The 2008 financial crisis in the United States, along with its implications in the international financial markets, posed again as a main concern, particularly in risk management and asset allocation, if financial markets become more connected or interdependent during financial crises. Economists and financial markets analysts have been busy producing reseARCH on this matter, particularly in crisis periods such as the Mexican devaluation (Tequila crisis 1994-95), the Asian flu (1997) and the Russian default (1998). The reason behind this is that non-tranquil periods arise the interest to study in which extent financial markets are connected and, moreover, which type of connection is presented: whether contagion or dependence between them. The debate around the definition of true contagion is described by Calvo and Reinhart (1996), and later developed by Kaminsky and Reinhart (2000). They affirm that it is presented when common shocks and different channels of interconnection are either not present or have been controlled. As noted by Chan-Lau, Mathieson and Yao (2004), most of the reseARCH done in connection with this matter interprets contagion as the transmission mechanism in which an upward change in price co-movements is presented between financial markets. However, we need to note that this effect is neither a necessary nor sufficient condition to identify contagion, as it does not automatically imply a structural change in the data generating process (DGP).

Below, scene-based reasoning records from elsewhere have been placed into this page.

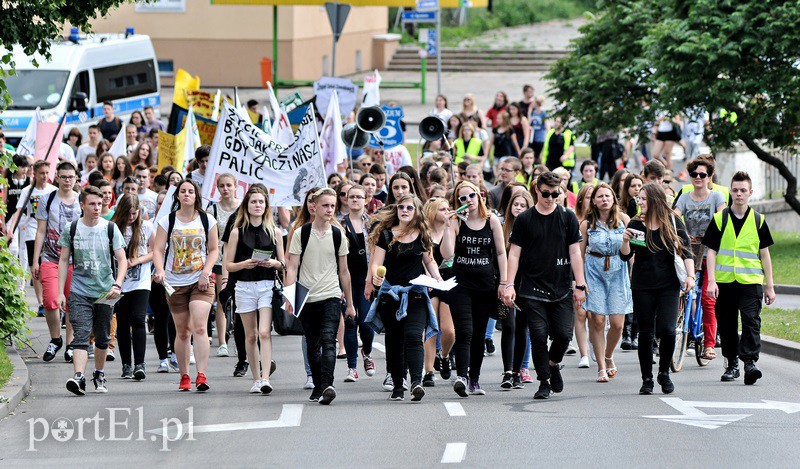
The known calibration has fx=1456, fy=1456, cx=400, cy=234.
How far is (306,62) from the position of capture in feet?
139

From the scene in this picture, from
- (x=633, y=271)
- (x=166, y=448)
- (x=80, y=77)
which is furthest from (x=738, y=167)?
(x=166, y=448)

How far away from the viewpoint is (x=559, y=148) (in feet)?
77.2

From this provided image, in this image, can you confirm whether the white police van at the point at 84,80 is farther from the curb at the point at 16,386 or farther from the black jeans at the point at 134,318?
the black jeans at the point at 134,318

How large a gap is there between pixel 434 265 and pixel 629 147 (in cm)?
1796

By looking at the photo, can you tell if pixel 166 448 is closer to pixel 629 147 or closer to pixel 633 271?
pixel 633 271

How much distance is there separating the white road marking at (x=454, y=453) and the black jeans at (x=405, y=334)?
1.88 meters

Longin and Solnik (2001) emphasized the definition of contagion and conclude that the interactions noticed in the international correlations are stronger during high volatile periods. The common approach to these studies is to condition the estimation of the correlation to the observed returns of markets, and then conclude whether the relationship strengthens or not. However, this requires a method that carefully approaches the complex characteristics of the correlation function; if not, misleading conclusions might be reached, as established by Forbes and Rigobon (2002), especially when referring to a model based on the conditional correlation coefficient. That is, even if two markets show co-movement during stability periods, and it strengthens after the presence of a shock, it might not directly constitute a contagion effect. To show the latter, they apply an adjustment for heteroskedasticity and reversed the conclusion of an existing contagion effect. They noted that there is no universally accepted definition to true contagion due to a debate between two possibilities: whether it refers to modifications of cross-market relationships or not. Instead, they propose an interdependence focus in which market correlation suggests linkages between two economies rather than a significant increase in cross-market associations after a shock. Moreover, as noted by Costinot, Roncalli and Teiletche (2000), the dependence structure among financial markets, particularly on crisis periods, was better modeled through the utilization of copulas instead of a simple correlation analysis. It responds to the extreme dependence observed between international equity markets.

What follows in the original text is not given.